I) Résumé de l’intrigue:
Don Giovanni (= Don Juan en Français) est un jeune noble qui au grand désespoir de son père passe son temps à jouir de la vie, que ce soit le vin, la bonne chère ou les femmes. Très grand séducteur, fin manipulateur, aidé malgré lui par son pauvre valet Leporello qui doit subir les frasques de son maître, Don Juan attire les femmes dans son lit en leur promettant le mariage avant de les délaisser complètement le lendemain.
Il tue en duel le père de l’une de ses conquêtes. Après beaucoup de péripéties, il se retrouve pourchassé par les maris, les fiancés, les frères de celles qu’il a séduite et se réfugie dans un cimetière avec son valet pour se cacher des poursuivants. Il se trouve face à la statue de la tombe du père qu’il a tué et par bravade se moque de sa fille. La statue du père s’anime et lui demande de se repentir et de cesser de faire le mal sous peine de finir aux enfers. Don Juan, par bravade, invite la Statue à dîner chez lui.
la Statue vient à son dîner et lui demande une nouvelle fois de se repentir. Don Juan refuse toujours. La Statue du père lui propose alors de venir dîner chez lui, Don Juan bien que terrorisé accepte, lui tend la main. Il meurt foudroyé et disparait dans les flammes de l’Enfer.
II/ la Scène que vous allez voir :
Il s’agit de la première scène de l’acte 1. Elle se situe donc au tout début de l’opéra, juste après l’ouverture. Cette ouverture mériterait une analyse à elle seule, mais la place étant compté, j’ai du passer outre. Peut être la présenterais-je une autre fois. Dans cette première scène, l’action se passe de nuit, sous l’orage, dans une grande ville italienne de la Renaissance (Venise semble t’il). Leporello (c’est la première personne que vous voyez à l’écran) est le valet de Don Juan et se plaint de sa condition de valet :
«Nuit et jour se fatiguer,
pour un maître jamais content,
supporter la pluie le vent,
mal manger et mal dormir…
Je veux faire le gentilhomme
Et ne plus jamais servir, je ne veux plus le servir,
Non non non non non,
Je ne veux plus le servir !
Regardez moi ce galant homme,
Bien au chaud avec sa belle
Moi je fais la sentinelle, la sentinelle, la sentinelle… »
Leporello est interrompu dans sa plainte par Don Juan s’enfuyant brutalement de la chambre de la femme qu’il vient de séduire et à qui il vient d’annoncer qu’après avoir passé la nuit avec elle, il n’avait pas l’intention de la revoir. Celle-ci le poursuit et appelle à l’aide pour l’arrêter, Don Juan lui répond qu’elle crie en vain car elle ne saura jamais qui il est, pendant que Leporello continue de se lamenter en disant que servir un maître tel que Don Juan lui coûtera cher tôt ou tard!

(Questions spatiales liées à des images)
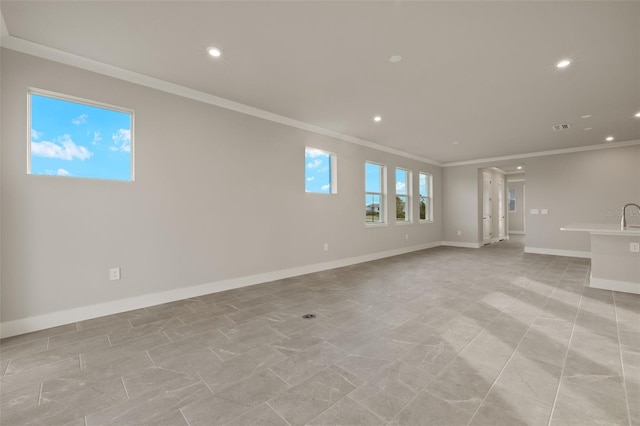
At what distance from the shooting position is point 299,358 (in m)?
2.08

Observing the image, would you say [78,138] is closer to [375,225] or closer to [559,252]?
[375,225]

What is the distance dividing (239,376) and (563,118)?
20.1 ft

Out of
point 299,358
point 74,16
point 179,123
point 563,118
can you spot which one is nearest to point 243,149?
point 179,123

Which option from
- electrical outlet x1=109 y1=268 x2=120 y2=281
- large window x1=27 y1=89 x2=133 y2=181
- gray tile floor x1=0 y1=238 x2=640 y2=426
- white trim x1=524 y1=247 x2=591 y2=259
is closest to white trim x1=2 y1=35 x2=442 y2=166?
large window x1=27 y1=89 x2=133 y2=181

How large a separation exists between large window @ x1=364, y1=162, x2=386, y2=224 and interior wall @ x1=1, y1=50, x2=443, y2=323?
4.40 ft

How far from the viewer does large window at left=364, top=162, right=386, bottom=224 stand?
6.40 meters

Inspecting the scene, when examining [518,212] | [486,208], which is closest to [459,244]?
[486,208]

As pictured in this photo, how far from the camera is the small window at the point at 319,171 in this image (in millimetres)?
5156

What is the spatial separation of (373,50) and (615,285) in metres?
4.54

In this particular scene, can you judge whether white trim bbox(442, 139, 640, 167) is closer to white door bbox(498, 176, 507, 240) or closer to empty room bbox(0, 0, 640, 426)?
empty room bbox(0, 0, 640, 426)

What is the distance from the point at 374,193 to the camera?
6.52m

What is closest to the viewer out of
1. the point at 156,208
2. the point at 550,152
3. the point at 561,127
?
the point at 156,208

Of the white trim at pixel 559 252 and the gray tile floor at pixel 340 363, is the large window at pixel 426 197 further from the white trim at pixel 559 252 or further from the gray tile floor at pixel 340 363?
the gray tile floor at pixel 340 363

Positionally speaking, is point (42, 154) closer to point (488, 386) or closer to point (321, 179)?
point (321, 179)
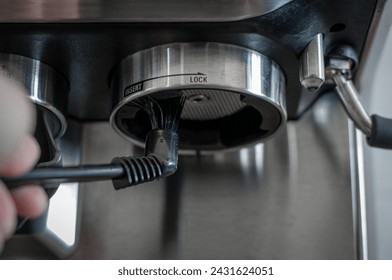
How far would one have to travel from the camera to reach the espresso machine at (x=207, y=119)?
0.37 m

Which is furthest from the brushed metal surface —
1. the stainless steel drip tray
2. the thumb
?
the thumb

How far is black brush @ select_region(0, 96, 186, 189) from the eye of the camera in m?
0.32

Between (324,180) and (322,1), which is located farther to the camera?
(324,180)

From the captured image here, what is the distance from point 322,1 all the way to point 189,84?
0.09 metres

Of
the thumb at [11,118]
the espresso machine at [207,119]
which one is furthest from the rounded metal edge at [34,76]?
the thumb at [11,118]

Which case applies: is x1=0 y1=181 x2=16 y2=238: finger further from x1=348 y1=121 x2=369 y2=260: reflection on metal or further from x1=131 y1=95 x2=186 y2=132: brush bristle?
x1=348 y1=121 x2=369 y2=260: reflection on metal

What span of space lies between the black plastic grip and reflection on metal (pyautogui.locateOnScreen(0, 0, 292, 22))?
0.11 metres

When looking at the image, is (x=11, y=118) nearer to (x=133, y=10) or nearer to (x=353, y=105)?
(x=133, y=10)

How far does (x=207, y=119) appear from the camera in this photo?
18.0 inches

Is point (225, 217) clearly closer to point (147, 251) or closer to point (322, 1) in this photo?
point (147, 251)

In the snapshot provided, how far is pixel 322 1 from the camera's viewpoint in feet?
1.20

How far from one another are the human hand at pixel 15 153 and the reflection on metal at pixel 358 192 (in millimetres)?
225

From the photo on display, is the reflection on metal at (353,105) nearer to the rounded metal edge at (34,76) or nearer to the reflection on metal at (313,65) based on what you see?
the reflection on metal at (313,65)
...
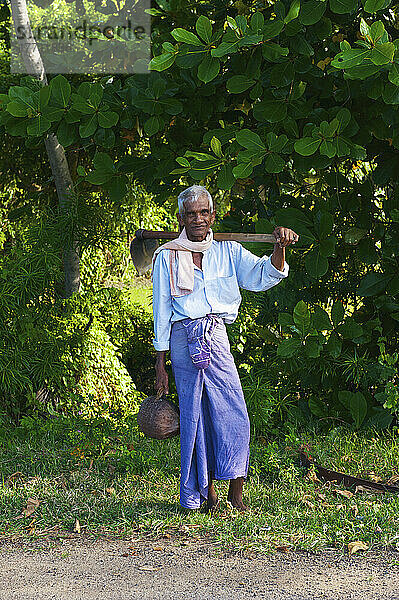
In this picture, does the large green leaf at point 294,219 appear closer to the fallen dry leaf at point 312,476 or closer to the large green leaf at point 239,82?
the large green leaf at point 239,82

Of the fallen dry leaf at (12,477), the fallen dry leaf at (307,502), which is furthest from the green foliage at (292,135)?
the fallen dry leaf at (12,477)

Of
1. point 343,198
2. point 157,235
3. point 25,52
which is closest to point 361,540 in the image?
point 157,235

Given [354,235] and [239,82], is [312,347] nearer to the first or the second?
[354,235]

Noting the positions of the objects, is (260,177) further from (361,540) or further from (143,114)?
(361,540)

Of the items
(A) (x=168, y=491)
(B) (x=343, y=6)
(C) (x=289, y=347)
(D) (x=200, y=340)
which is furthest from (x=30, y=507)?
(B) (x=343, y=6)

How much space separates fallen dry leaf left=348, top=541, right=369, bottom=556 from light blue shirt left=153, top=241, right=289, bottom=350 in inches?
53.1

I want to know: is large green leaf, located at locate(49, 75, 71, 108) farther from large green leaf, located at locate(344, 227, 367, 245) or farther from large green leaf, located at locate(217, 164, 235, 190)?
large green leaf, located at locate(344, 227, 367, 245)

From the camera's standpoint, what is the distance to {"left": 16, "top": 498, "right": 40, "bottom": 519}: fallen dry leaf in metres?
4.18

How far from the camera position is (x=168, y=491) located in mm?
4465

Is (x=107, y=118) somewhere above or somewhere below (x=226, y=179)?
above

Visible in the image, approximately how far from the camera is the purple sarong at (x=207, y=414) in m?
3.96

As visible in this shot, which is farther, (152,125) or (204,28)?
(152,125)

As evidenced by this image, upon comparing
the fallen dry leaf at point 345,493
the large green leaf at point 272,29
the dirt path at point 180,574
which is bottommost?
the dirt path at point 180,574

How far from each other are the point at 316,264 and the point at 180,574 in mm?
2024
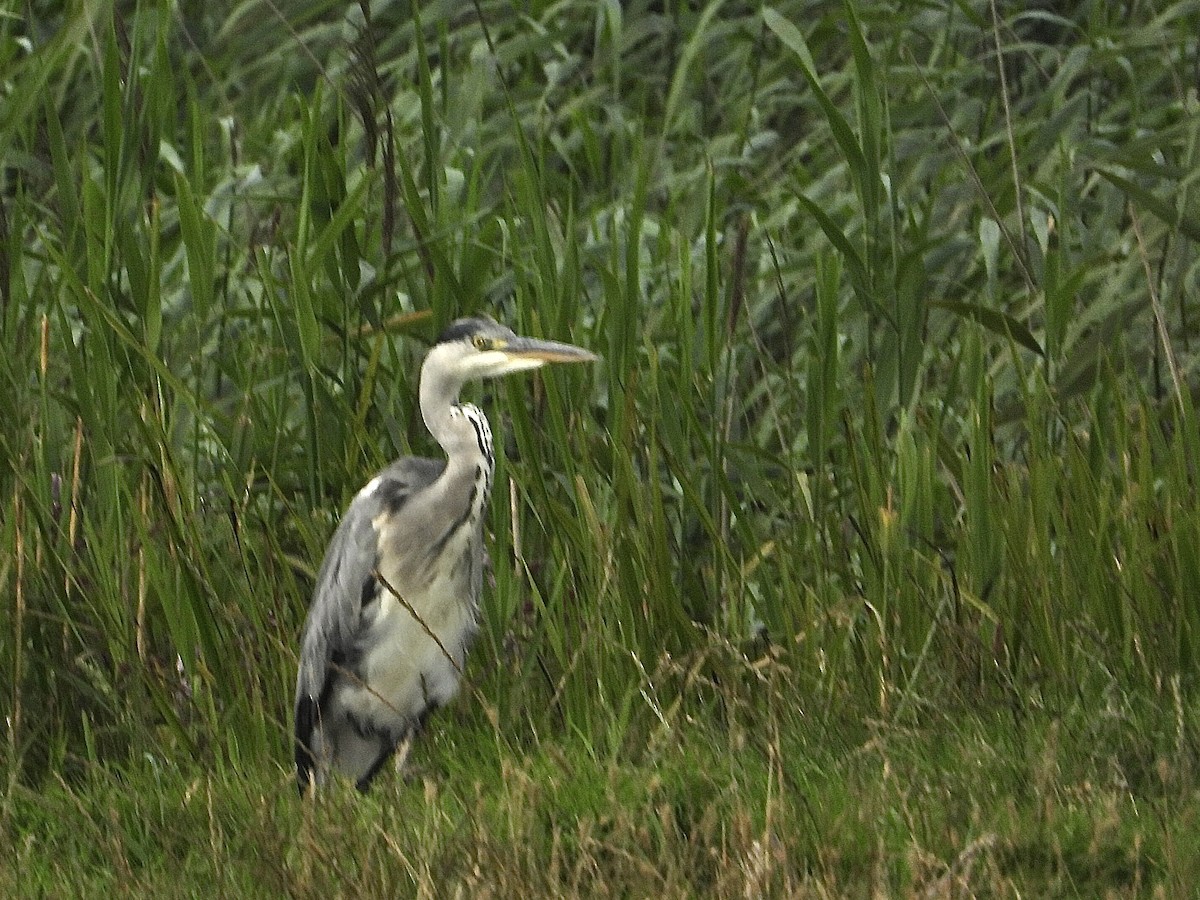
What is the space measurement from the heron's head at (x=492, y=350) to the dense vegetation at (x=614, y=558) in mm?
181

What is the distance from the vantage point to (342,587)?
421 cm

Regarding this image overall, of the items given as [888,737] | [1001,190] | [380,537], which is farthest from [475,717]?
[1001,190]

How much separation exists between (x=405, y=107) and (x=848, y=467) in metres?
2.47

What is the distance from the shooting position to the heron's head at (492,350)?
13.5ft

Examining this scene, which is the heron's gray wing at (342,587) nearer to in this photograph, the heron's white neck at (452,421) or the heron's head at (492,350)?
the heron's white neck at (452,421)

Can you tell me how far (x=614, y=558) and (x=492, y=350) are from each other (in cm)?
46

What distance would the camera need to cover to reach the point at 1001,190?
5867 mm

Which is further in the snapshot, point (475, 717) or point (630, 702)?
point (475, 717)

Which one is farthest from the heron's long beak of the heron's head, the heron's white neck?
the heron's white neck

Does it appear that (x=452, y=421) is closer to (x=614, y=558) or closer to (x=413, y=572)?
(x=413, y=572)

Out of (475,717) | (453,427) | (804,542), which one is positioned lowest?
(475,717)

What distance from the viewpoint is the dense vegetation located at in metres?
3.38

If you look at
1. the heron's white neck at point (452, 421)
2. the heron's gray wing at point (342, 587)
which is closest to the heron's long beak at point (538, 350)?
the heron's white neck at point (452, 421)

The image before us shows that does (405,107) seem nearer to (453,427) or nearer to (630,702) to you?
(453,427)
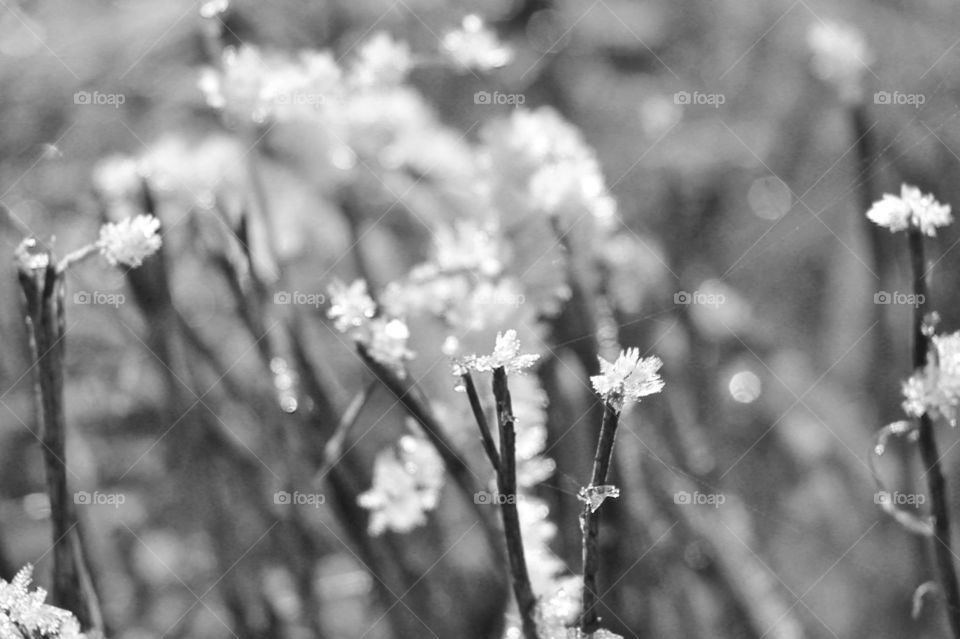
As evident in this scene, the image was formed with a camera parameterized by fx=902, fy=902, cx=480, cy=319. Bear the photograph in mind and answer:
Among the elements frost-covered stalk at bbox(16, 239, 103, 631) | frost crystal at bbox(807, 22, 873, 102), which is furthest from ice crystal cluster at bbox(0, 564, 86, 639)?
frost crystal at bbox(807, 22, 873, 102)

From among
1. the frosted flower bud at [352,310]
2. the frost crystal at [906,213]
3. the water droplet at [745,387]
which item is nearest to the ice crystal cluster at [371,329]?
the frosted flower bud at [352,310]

→ **CONSIGNE 1**: Reprenez le passage du texte commençant par "Regardez moi ce" et allant jusqu'à "tôt ou tard!", en substituant "le guet" à "la sentinelle".
→ **CONSIGNE 2**: Filtrez les enregistrements afin de ne conserver que les lignes contenant la chaîne "nearest".
Le texte et les enregistrements constituent deux ensembles distincts, sans rapport l'un avec l'autre.

→ **RÉPONSE 1**:
Regardez moi ce galant homme,
Bien au chaud avec sa belle
Moi je fais le guet, le guet, le guet… »
Leporello est interrompu dans sa plainte par Don Juan s’enfuyant brutalement de la chambre de la femme qu’il vient de séduire et à qui il vient d’annoncer qu’après avoir passé la nuit avec elle, il n’avait pas l’intention de la revoir. Celle-ci le poursuit et appelle à l’aide pour l’arrêter, Don Juan lui répond qu’elle crie en vain car elle ne saura jamais qui il est, pendant que Leporello continue de se lamenter en disant que servir un maître tel que Don Juan lui coûtera cher tôt ou tard!

→ **RÉPONSE 2**:
can you spot which one is nearest to point 243,149?
which item is nearest to the ice crystal cluster at [371,329]?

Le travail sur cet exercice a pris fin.